— START Raw records —
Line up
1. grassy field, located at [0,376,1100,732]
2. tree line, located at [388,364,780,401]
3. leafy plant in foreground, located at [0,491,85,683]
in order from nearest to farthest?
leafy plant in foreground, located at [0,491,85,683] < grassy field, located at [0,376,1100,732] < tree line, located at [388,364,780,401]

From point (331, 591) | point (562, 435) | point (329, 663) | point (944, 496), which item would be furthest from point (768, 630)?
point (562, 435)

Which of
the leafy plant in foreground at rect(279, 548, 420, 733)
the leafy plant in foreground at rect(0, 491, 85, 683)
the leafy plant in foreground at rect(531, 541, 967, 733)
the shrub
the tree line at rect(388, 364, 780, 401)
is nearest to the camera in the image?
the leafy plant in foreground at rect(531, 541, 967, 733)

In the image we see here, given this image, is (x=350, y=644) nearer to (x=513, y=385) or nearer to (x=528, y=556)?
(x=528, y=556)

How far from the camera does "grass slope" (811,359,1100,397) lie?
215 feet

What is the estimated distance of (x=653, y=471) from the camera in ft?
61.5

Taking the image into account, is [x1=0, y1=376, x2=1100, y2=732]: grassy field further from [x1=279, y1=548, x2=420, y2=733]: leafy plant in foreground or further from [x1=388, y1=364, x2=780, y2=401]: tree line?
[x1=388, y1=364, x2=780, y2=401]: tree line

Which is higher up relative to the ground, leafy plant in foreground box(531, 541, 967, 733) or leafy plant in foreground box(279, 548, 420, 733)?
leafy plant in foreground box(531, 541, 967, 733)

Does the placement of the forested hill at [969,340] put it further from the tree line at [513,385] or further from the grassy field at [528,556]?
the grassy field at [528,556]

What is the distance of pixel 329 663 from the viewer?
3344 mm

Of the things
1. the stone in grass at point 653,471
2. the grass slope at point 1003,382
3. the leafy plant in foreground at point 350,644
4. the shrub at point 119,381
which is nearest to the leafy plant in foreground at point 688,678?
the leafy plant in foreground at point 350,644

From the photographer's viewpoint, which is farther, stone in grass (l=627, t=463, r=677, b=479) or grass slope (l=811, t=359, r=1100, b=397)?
— END Raw records —
- _What this task involves_:
Return every line of the material above verbatim, with no changes to wording, numbers, punctuation, or line order.

- _Answer for the task_:
Line up
1. grassy field, located at [0,376,1100,732]
2. tree line, located at [388,364,780,401]
3. leafy plant in foreground, located at [0,491,85,683]
in order from nearest to farthest?
leafy plant in foreground, located at [0,491,85,683] < grassy field, located at [0,376,1100,732] < tree line, located at [388,364,780,401]

From point (331, 591) | point (562, 435) | point (329, 663) | point (944, 496), which item would be furthest from point (768, 630)?
point (562, 435)

Which of
the leafy plant in foreground at rect(279, 548, 420, 733)
the leafy plant in foreground at rect(0, 491, 85, 683)
the leafy plant in foreground at rect(531, 541, 967, 733)
the shrub
the tree line at rect(388, 364, 780, 401)
is nearest to the camera in the image?
the leafy plant in foreground at rect(531, 541, 967, 733)

In the image we see here, given this image, is (x=350, y=644) nearer to (x=513, y=385) or nearer to (x=528, y=556)?
(x=528, y=556)

How far from the camera does "grass slope" (811,359,1100,397) lie?
215 feet

What is the estimated distance of (x=653, y=471) from the camera in ft?
61.5

Taking the image into account, is [x1=0, y1=376, x2=1100, y2=732]: grassy field further from [x1=279, y1=548, x2=420, y2=733]: leafy plant in foreground or further from [x1=388, y1=364, x2=780, y2=401]: tree line?
[x1=388, y1=364, x2=780, y2=401]: tree line

Which is higher up relative to the ground, leafy plant in foreground box(531, 541, 967, 733) or leafy plant in foreground box(279, 548, 420, 733)?
leafy plant in foreground box(531, 541, 967, 733)

Does the placement of the forested hill at [969,340] put it further from the tree line at [513,385] or further from the grassy field at [528,556]?
the grassy field at [528,556]

What is the distance of pixel 329 663 from the viewer?
3344 mm

Of the things
1. the stone in grass at point 653,471
2. the grass slope at point 1003,382
3. the leafy plant in foreground at point 350,644
4. the shrub at point 119,381
which is nearest to the leafy plant in foreground at point 688,678?
the leafy plant in foreground at point 350,644

From the photographer's viewpoint, which is farther, stone in grass (l=627, t=463, r=677, b=479) or grass slope (l=811, t=359, r=1100, b=397)?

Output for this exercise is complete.